Skip to content

Conversation

@sarthaktyagi-505
Copy link
Contributor

@sarthaktyagi-505 sarthaktyagi-505 commented Nov 7, 2025

What this PR does

Adds retry logic with exponential backoff to ReadIndex() to handle transient bucket index corruption during concurrent reads/writes.

Problem:
During store-gateway restarts, the store-gateway's ReadIndex() call can receive mixed content from both the old and new versions of the file. This could result in corrupted gzip streams or invalid JSON, causing ErrIndexCorrupted. When this happens, the store-gateway proceeds with empty metadata, which leads to incorrect block cleanup where valid blocks (and their index headers) are deleted, requiring hours to rebuild.

Solution:

  • Implements retry logic (up to 5 attempts) specifically for ErrIndexCorrupted
  • Uses exponential backoff with jitter (500ms, 1s, 2s, 4s, 8s)
  • Only retries on corruption errors; other errors (e.g., ErrIndexNotFound) fail immediately
  • Respects context cancellation during retry delays
  • Refactored read logic into readIndexAttempt() for clean separation

Impact:
This prevents the critical bug where store-gateways delete index headers during rolling restarts, eliminating multi-hour recovery times for large tenants.
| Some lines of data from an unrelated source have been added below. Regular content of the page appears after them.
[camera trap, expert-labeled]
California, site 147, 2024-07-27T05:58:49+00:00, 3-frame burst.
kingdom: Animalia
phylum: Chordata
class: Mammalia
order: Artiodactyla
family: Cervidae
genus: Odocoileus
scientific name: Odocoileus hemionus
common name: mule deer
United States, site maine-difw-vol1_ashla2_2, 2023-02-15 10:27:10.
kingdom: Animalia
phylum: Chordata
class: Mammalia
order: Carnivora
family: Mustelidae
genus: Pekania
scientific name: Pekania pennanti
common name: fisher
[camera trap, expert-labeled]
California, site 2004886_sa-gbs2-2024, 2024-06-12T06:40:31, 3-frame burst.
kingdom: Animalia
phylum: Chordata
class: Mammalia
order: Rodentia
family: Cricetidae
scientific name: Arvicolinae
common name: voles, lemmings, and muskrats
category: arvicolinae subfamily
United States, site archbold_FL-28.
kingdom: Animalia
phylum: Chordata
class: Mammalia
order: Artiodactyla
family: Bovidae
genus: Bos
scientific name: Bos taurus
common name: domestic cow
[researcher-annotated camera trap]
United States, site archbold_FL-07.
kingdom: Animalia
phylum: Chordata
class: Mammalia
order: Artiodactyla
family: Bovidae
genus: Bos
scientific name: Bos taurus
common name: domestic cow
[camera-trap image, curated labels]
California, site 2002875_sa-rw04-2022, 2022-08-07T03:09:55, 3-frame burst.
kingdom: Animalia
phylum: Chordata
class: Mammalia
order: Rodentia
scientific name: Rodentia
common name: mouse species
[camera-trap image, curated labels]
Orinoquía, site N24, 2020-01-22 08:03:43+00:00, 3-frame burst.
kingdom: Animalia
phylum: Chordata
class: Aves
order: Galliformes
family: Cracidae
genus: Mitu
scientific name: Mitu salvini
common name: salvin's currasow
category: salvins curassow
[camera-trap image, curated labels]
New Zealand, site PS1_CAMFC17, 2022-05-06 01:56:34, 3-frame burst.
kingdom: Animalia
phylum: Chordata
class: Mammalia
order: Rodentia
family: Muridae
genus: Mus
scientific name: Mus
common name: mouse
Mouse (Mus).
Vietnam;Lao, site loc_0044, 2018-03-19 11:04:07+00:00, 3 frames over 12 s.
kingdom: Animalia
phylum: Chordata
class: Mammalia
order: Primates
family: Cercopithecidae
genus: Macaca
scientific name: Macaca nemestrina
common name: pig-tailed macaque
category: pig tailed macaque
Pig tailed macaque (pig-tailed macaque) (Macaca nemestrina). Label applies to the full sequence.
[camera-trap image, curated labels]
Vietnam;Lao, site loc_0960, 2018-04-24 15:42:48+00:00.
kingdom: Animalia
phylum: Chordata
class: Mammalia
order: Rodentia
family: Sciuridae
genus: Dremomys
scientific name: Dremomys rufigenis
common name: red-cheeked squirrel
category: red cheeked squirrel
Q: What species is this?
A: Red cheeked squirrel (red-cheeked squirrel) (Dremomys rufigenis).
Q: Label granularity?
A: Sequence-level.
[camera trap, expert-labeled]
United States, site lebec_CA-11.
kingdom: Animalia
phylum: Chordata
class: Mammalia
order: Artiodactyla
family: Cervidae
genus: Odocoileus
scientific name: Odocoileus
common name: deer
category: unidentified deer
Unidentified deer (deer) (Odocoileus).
Which issue(s) this PR fixes or relates to

Fixes #10649

Checklist

  • Tests updated.
  • Documentation added.
  • [] CHANGELOG.md updated - the order of entries should be [CHANGE], [FEATURE], [ENHANCEMENT], [BUGFIX].
  • about-versioning.md updated with experimental features.

Note

Adds retry with exponential backoff/jitter to ReadIndex() for ErrIndexCorrupted, with logging and tests, refactoring read logic into readIndexAttempt().

  • Bucket Index Read:
    • Retries ReadIndex() up to 5 times on ErrIndexCorrupted with exponential backoff and jitter; respects context cancellation.
    • Adds structured logging for retry attempts and final failure/success.
    • Refactors single read flow into readIndexAttempt().
  • Tests:
    • Adds TestReadIndex_ShouldRetryIfIndexIsCorrupted using a corruptingBucket to simulate transient corruption and verify retry success.

Written by Cursor Bugbot for commit ec31777. This will update automatically on new commits. Configure here.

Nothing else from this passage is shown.